= Robbie Allen (musician) =

American bassist and guitarist

Robbie Allen, also known as Rob Rule, is an American bassist and guitarist from Seal Beach, California. He has played with Tender Fury, The Vandals, One Hit Wonder, Candlebox, and as a live member of the Red Hot Chili Peppers.

==Career==
Allen grew up in Seal Beach, California. He began playing in bands in the 1980s as a member of Jack Grisham's Cathedral of Tears. He also played bass for Grisham in Tender Fury, before forming the band Gypsy Trash with Grisham's sister D.D. Wood. Following this, he played bass for The Vandals on their 1989 album Slippery When Ill. In 1992, he sang backing vocals on Rikk Agnew's solo album Turtle. He also recorded with Rat Scabies on a project that was never released, before forming the band One Hit Wonder.

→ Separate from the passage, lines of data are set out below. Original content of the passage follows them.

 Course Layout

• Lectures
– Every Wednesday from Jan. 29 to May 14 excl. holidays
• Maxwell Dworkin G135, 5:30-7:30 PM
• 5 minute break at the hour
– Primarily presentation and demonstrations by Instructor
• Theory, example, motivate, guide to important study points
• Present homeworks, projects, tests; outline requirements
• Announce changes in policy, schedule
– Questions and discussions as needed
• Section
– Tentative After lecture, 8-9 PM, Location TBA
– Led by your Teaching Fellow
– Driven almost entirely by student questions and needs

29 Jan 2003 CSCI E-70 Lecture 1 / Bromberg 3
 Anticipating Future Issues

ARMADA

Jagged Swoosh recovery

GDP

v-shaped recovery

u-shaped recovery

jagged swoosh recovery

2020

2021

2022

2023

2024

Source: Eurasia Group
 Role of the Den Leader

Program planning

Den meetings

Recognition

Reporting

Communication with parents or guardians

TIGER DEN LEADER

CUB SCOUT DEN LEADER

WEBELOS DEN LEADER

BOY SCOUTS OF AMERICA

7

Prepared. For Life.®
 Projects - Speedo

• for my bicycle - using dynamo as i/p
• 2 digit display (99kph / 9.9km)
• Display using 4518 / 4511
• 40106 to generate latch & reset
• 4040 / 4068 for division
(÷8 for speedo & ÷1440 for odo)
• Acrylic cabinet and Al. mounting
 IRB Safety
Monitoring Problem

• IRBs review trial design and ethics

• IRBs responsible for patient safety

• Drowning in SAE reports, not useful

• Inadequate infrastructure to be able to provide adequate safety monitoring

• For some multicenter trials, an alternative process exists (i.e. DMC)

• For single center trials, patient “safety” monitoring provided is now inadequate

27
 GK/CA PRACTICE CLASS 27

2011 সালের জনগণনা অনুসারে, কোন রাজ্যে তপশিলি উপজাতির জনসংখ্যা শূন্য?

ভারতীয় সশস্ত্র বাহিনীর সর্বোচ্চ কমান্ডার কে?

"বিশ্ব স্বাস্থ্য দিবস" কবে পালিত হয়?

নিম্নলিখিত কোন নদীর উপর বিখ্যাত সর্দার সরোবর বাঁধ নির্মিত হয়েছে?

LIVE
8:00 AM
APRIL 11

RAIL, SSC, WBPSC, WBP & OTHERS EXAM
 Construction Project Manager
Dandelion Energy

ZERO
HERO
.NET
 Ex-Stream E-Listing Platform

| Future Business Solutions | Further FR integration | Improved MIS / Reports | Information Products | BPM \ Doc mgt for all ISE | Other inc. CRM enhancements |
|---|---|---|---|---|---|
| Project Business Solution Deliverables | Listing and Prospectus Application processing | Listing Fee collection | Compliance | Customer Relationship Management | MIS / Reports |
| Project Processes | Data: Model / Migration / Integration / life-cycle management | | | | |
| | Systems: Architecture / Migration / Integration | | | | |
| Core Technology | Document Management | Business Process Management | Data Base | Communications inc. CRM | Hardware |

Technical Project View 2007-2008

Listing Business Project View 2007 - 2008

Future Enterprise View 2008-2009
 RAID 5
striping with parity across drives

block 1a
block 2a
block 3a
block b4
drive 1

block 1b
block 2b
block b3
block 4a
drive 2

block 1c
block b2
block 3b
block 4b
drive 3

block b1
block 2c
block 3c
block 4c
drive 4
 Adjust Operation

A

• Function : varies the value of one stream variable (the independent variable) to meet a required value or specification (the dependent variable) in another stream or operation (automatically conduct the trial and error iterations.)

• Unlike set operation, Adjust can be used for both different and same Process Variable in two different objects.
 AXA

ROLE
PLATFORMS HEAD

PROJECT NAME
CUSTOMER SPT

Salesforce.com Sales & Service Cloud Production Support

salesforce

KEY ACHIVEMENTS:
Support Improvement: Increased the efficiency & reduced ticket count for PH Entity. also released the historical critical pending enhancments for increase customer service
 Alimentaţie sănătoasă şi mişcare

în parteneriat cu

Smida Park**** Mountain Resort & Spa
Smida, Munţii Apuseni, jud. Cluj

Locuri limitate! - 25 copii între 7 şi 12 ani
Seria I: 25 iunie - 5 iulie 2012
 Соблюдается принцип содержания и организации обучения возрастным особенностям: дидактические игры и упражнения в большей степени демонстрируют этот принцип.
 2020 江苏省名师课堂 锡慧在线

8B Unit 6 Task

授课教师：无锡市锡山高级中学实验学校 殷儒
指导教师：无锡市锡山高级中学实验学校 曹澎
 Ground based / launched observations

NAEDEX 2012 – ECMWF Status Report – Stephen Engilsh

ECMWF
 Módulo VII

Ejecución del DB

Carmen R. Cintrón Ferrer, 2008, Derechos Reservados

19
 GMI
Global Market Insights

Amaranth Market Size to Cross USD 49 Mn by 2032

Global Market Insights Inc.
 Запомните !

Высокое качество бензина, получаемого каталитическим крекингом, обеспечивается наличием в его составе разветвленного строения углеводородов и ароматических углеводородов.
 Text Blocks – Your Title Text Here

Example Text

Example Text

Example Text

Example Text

Allen left One Hit Wonder in 1993 to record an album "She Gets Too High" for Mercury Records under the moniker "Rob Rule". The album was produced by Don Gehman, and as part of its promotion, he opened for Dada and Candlebox.

During this time, Allen made his primary living as a guitar tech for the Red Hot Chili Peppers. Occasionally he played with the band as a live guitarist and backup singer, and opened shows for them as a solo act, sometimes with Chad Smith drumming. In 1996, Allen recorded the album Monkey on Rico as part of the band Thermadore, a project that featured Chad Smith, Josh Freese, and Stone Gossard. Allen served as Thermadore's lead singer and songwriter. He teamed up with Jack Grisham again in 1996, singing backing vocals on Joykiller's album Static.

Allen joined Candlebox after their album Happy Pills was released, playing guitar for them from 1998 until their split in 2000. He would continue to work with Candlebox singer Kevin Martin as a composer and background vocalist on Martin's 2003 album The Possibility of Being. In 2008, he released his own solo album Artificial Horizon.

In 2017, Allen played in an act called "Cowboy and Indian" with Antoine Arvizu and Sublime bassist Eric Wilson. The trio opened for Mike Watt.